[Begin PASSAGE TO READ]

Hi,

in the context of this IETF draft:

https://tools.ietf.org/html/draft-patterson-intarea-ipoe-health-05

we're looking into being able to do internet access health check, by sending a packet to ourself via the upstream ISP router, to check if everything is still alive.

Deployment scenario is as follows:

<Internet> BNG <-L2-> <WAN-RG-LAN>

For the normal deployment scenario, the WAN address of the RG (residential gateway) will have both IPv4 and IPv6 packets.

So let's say in this case that WAN has 100.64.0.2 address and BNG has 100.64.0.1 address. For IPv6 they have 2001:db8::2 and ::1 respectively, and RG has prefix 2001:db8:100::/56 routed to 2001:db8::2.

[End PASSAGE TO READ]
[Begin RECORDED DATA]

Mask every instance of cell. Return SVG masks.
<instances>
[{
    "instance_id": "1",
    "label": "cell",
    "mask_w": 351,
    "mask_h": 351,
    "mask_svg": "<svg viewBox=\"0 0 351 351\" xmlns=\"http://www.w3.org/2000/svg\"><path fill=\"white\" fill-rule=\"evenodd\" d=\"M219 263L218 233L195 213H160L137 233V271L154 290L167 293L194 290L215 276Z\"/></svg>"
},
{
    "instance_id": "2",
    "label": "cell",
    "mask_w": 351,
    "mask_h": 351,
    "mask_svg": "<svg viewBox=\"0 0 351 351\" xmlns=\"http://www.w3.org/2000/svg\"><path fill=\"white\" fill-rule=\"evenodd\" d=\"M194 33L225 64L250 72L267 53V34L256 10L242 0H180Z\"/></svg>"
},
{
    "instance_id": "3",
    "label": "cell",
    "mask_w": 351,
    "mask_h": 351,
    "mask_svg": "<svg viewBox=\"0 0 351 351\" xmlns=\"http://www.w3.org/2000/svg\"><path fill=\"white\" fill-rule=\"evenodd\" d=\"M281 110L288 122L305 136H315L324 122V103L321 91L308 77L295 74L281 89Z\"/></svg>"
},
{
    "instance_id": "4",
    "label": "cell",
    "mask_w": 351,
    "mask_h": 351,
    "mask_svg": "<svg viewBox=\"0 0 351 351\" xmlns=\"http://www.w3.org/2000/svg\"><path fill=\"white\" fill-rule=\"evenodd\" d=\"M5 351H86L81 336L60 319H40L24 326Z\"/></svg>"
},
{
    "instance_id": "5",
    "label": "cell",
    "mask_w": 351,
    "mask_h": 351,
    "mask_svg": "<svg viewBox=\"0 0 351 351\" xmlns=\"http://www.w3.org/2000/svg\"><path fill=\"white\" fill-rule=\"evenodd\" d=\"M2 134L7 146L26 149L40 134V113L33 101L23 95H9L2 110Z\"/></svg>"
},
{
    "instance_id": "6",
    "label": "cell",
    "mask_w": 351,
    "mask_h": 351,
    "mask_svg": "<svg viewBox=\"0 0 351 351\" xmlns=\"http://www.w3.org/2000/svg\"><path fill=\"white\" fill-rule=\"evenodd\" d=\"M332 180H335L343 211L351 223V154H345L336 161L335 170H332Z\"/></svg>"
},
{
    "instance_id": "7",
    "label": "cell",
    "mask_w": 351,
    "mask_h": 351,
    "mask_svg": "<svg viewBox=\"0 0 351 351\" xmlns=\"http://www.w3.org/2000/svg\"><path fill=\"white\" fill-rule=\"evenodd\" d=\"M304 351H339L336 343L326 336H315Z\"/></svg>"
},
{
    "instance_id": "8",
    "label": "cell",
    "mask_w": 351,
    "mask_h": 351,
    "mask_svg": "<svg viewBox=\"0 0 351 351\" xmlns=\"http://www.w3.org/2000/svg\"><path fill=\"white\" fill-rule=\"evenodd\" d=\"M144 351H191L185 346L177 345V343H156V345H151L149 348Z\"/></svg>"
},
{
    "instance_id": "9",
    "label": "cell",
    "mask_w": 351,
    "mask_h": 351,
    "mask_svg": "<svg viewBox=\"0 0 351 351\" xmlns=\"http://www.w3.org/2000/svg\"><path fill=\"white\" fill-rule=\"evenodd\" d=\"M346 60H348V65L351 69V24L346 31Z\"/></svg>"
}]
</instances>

[End RECORDED DATA]

:: WRITTEN INSTRUCTION ::
Print the whole message about the internet access health check again, word for word.

:: RESPONSE TO THE EXERCISE ::
Hi,

in the context of this IETF draft:

https://tools.ietf.org/html/draft-patterson-intarea-ipoe-health-05

we're looking into being able to do internet access health check, by sending a packet to ourself via the upstream ISP router, to check if everything is still alive.

Deployment scenario is as follows:

<Internet> BNG <-L2-> <WAN-RG-LAN>

For the normal deployment scenario, the WAN address of the RG (residential gateway) will have both IPv4 and IPv6 packets.

So let's say in this case that WAN has 100.64.0.2 address and BNG has 100.64.0.1 address. For IPv6 they have 2001:db8::2 and ::1 respectively, and RG has prefix 2001:db8:100::/56 routed to 2001:db8::2.